Michael Onyango, a farmer in Muhoroni, experienced Covid-19 symptoms — high fever and difficulty in breathing — and he was rushed to the hospital. When they got to the hospital, the medics suspected Covid-19.

However, he did not receive a test for the virus. The reason, he did not have a down payment of Sh100, 000 before admission to the hospital.

The hospital was not accepting NHIF cards, which was the only insurance cover Mr Onyango had. They rushed to another hospital where the family paid the Sh30,000 that they had. For testing, they paid Sh7, 000.

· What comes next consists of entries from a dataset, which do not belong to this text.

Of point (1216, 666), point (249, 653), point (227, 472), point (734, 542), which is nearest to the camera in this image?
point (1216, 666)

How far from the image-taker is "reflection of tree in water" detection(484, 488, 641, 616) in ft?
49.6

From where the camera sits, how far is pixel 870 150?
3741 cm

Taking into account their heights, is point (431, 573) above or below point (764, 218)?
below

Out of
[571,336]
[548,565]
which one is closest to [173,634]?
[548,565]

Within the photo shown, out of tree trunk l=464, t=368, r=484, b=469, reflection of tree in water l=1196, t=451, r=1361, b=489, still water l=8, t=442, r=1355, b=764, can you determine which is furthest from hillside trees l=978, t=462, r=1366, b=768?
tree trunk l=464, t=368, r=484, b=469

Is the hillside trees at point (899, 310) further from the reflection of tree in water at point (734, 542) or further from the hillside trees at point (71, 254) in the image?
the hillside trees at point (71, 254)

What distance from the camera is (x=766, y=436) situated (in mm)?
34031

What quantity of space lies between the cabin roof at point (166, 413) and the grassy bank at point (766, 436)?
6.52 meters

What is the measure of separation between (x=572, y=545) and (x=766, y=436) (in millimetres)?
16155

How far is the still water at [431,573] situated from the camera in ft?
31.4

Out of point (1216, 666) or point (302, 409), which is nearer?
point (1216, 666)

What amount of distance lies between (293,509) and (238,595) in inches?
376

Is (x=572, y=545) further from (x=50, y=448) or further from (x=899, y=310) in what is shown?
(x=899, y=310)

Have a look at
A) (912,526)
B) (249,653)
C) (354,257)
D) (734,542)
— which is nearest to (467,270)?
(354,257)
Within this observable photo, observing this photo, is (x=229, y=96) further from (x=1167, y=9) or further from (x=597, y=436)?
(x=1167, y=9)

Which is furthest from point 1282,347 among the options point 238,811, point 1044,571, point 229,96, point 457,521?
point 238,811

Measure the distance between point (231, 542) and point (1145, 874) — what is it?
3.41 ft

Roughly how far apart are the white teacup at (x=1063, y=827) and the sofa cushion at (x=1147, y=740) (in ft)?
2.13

Private hospitals charge between Sh6,000 and Sh10,000 for Covid-19 testing while treatment depends on the number of days and the services given. For public hospitals, testing is between S3,000 to Sh5,000. However, most of them no longer conduct walk-in test s.

After 24 hours, Mr Onyango’s Covid-19 results were out, he tested positive. He later developed serious breathing complications and was admitted in the intensive care unit.

For only seven days, the bill had shot to Sh500,000. He is out of danger. However, the family is struggling to fundraise to meet the hospital bill.